Northampton Borough Council declared a ‘climate emergency’ earlier this month, which means it is now putting the environment at the heart of the decisions it makes.
Tuesday evening (June 18) saw the first ever meeting of the council’s ‘air quality’ panel, though its remit is expanded to include all things climate related.
Members of the borough and county councils, all three main parties, the Green Party, and the Youth Council attended the inaugural meeting, which from now on will meet ‘regularly’ and become paperless.
Its chairman, the borough council’s climate champion Councillor Samuel Kilby-Shaw, said: “I must admit that this is a daunting task. On the one hand, you have the task of getting the borough council carbon neutral, but then you also have the borough of Northampton to consider, and they are two very different things.
“I think it’s ambitious, but we should be aiming for it. We will make some mistakes along the way, but we have to be prepared for that.”
Council leader Jonathan Nunn added: “You will have seen already that we have declared a climate emergency, and it’s a really serious thing for us. There’s going to be changes and many costs associated with that.

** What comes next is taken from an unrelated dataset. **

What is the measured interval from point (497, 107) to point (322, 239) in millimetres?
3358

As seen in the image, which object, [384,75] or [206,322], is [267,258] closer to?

“I’m frightened as hell by the target for becoming carbon neutral by 2030, but we have to rise to the task. Principles are principles, and the purpose of this group is to get us through these challenges. But this council can’t do it on its own, it needs support and help from everyone.”
Cabinet member for the environment, Councillor Mike Hallam, informed the committee of some of the actions the borough council had already taken to improve the environment.
This included purchasing electric vehicles for the environmental services contract holder Veolia, adding solar panels and high efficiency boilers to existing housing stock, launching a taxi emissions policy and installing LED lighting in council car parks.
Dialogue at the meeting focussed on making buses more attractive to commuters, educating residents through marketing, the use of electric buses and cars and increasing the amount of charging points in the town, and air quality.
Labour councillor Zoe Smith said: “I would love to have an electric car, but I know that I would find it quite difficult to charge it. It would almost be impossible at the moment to own an electric car where I live in Abington.”
And David Garlick, of Transition Town Northampton, added: “I think this is all great, but how do we measure where we are now and how do we know when we are carbon neutral? Do we set targets so that by 2025 we are halfway there, or are we nearer or further away? And I’m all for marketing and engagement, but I’m more impressed with some quick wins that we can get like reducing speed limits in some areas.”
Councillor Hallam said that when it came to air quality ‘some areas are a little better but some are a little worse’. Recent figures indicated that areas such as York Road and Cheyne Walk had increased over the last year, but Councillor Hallam said the figures may have been affected by the warmer climate in June last year. But earlier this month, he did concede that air quality was ‘a serious concern’ in the town. The annual air quality report for Northampton is set to be submitted to DEFA by the end of the month.
He added: “This is a complex issue and we thought it would be useful to get some experts in the room. We are not professing to be the experts on this, but the council has made a very clear commitment moving forward.”